An United States Senate investigation into the Confucius Institute found no wrongdoing by the Chinese government-funded language and culture program, which operates centers at universities across the country — including Miami.

The investigation, led by Ohio Republican Sen. Rob Portman and Delaware Democrat Sen. Tom Carper, called for increased transparency in the funding mechanisms from Hanban — a semi-governmental agency affiliated with the Chinese Ministry of Education that funds the Confucius Institute.

The results of the investigation, which lasted for eight months, were revealed in a Feb. 28 hearing in the Senate Committee on Homeland Security and Governmental Affairs’ Permanent Subcommittee on Investigations.

“This bipartisan report documents the stunning lack of transparency and reciprocity from China in how Confucius Institutes operate inside the United States,” Portman said in his opening statement at the hearing. “As China has expanded Confucius Institutes here in the U.S., it has systematically shut down key U.S. State Department public diplomacy efforts on Chinese college campuses.”

Though the investigation originally aimed to determine whether the Chinese government has attempted to spread propaganda through Confucius Institutes, Portman and Carper ultimately claimed the Chinese government was curtailing “academic freedom” by funding these departments throughout the United States.

“That level of access can stifle academic freedom and provide students and others exposed to Confucius Institute programming with an incomplete picture of Chinese government actions and policies that run counter to U.S. interests at home and abroad,” Portman said in a separate statement after the investigation concluded.

Miami’s Assistant Provost of Global Initiatives, Cheryl Young, said she was surprised by the senators’ allegations.

“Our experience with the Confucius Institute, at least over the last 12 years, is not what these negative things being reported in the Senate are,” Young told The Miami Student.

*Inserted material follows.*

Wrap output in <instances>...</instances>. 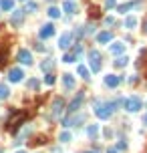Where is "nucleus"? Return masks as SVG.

Young said the Miami University Confucius Institute (MUCI) is a valuable resource for students interested in engaging in Chinese culture and for helping bridge cultural gaps.

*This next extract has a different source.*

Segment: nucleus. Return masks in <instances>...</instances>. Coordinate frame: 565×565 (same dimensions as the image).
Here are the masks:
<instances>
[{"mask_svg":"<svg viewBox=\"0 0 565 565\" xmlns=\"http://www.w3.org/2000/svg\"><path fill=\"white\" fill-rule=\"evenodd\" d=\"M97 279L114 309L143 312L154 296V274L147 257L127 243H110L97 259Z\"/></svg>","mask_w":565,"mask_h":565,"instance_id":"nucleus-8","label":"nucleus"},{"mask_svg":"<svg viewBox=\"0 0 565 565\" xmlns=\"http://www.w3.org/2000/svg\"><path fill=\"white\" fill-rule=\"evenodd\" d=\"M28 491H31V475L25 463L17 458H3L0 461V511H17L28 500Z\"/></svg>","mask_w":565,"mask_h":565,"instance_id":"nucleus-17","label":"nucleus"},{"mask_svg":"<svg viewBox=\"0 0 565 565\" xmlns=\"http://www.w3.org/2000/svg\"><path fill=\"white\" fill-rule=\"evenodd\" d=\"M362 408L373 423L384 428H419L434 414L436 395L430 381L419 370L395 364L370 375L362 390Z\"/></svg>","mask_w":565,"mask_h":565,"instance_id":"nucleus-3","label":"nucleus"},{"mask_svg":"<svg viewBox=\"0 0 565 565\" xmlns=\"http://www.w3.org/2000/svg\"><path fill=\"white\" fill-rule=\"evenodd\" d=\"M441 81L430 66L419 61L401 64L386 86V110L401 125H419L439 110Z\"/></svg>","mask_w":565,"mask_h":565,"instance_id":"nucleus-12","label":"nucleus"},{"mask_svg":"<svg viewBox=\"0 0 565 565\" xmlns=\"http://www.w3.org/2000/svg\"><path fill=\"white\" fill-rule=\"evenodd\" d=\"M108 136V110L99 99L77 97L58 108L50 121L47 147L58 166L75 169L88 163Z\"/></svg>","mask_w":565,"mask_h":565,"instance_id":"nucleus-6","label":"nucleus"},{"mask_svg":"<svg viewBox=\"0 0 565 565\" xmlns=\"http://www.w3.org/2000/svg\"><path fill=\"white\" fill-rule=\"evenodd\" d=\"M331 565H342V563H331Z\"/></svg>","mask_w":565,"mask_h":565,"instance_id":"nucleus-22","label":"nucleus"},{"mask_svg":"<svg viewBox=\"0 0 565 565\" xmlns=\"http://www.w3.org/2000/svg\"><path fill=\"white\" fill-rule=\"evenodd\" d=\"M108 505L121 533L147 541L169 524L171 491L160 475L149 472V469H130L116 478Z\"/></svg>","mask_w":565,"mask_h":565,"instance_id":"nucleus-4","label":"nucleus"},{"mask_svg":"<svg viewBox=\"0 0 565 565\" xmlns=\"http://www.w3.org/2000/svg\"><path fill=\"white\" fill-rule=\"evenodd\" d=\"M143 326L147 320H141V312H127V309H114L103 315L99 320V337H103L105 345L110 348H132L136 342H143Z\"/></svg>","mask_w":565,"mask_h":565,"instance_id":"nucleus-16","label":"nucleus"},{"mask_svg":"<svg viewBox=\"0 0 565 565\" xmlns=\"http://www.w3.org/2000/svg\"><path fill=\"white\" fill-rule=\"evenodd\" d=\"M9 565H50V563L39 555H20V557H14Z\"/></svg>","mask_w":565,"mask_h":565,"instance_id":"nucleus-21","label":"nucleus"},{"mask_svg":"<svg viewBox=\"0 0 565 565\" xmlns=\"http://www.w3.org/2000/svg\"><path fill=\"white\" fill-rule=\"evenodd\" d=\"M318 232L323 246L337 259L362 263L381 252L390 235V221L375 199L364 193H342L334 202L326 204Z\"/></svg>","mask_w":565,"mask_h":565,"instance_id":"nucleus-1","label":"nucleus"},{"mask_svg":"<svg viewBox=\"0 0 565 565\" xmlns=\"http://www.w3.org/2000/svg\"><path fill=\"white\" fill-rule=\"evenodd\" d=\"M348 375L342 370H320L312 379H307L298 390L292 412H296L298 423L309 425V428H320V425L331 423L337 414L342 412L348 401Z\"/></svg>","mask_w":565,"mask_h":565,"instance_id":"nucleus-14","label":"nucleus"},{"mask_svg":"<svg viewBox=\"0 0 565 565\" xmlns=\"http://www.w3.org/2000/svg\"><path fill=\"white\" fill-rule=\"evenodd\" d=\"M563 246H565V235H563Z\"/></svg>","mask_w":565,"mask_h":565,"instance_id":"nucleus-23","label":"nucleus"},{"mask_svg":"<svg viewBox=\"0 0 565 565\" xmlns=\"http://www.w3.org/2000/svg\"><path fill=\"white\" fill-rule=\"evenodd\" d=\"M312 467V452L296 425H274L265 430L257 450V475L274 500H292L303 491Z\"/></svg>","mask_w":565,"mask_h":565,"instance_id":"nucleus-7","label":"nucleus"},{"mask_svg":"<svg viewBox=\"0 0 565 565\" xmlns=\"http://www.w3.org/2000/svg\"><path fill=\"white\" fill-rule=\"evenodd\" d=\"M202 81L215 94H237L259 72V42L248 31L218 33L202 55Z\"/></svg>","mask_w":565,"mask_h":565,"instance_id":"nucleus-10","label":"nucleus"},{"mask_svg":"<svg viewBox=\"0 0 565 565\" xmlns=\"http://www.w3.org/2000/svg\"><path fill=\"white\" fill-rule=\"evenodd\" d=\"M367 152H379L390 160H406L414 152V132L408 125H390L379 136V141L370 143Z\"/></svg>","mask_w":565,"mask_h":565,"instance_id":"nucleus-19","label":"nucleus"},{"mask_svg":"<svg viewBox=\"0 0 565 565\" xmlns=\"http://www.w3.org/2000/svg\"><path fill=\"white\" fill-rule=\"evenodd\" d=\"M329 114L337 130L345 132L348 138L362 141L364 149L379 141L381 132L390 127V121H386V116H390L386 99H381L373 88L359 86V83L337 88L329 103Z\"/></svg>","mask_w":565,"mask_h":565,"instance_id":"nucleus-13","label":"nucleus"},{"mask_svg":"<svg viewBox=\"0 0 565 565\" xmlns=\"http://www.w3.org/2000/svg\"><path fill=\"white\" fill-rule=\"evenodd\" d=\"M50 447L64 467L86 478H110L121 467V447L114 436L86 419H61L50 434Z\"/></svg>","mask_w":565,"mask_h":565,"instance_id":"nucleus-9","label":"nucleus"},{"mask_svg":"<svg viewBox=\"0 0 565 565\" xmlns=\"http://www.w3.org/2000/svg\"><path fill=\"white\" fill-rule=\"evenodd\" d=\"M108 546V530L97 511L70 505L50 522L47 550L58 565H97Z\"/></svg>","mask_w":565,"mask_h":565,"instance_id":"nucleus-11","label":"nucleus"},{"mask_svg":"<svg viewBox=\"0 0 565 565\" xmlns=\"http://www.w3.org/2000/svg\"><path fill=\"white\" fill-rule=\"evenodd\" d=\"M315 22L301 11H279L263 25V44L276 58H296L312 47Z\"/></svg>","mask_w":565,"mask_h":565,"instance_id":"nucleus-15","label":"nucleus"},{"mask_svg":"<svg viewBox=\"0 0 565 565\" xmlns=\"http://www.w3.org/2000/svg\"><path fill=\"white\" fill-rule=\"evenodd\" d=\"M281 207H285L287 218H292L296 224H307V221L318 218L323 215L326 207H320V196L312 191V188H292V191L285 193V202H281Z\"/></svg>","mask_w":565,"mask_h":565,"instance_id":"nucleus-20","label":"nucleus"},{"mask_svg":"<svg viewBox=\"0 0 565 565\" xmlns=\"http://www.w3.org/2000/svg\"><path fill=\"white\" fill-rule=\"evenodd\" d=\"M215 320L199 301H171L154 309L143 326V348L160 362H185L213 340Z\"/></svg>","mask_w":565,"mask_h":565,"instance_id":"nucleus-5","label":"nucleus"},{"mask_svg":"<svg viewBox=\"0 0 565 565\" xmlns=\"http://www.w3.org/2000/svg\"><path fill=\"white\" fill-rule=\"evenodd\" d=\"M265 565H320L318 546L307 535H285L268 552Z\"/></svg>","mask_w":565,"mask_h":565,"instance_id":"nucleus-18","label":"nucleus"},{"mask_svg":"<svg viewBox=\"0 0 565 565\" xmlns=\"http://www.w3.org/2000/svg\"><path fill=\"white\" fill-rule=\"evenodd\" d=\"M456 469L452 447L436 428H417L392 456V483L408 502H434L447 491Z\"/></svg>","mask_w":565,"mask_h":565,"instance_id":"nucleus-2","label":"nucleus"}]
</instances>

MUCI proposes its events to Hanban, whose officials then determine which will receive funding.

Universities receiving more than $250,000 from Hanban are legally required to document the contributions as foreign gifts. Young said that while Miami hasn’t reached the legal threshold since 2009, the department still voluntarily reports its receipts.

In 2018, MUCI received $30,000, which is much lower than in previous years. In 2017, for example, the institute received $155,242 from Hanban.

Young said Hanban has never denied funding to any event that Miami has proposed.

“They don’t tell us how to host anything, or where,” Young said. “We work with the [Chinese] partner university, but it isn’t a one-way relationship. They don’t tell us what to do.”

Young noted that there are many diversity-related events on campus affiliated with MUCI that are not funded or approved by Hanban in any way.

Chen Zhao, the director of MUCI, said in an interview that the institute serves many functions within the Miami community and helps create a well-rounded student experience.

“We offer courses for non-credit in conversational Chinese, and our workshops are becoming more popular with students – both domestic and international students,” Zhao said.

Because MUCI is integrated closely with Global Initiatives, Zhao said, its operations serve the university’s priorities before its obligations to Hanban.

The Senate hearing concluded with a call to establish similar American cultural institutes in China and to increase transparency in the funding reporting process.

“I appreciate the commitments that have been made by the Department of Education today and the Department of State to step up what is the first step in this, which is to provide that transparency and information that is required by law,” Portman said.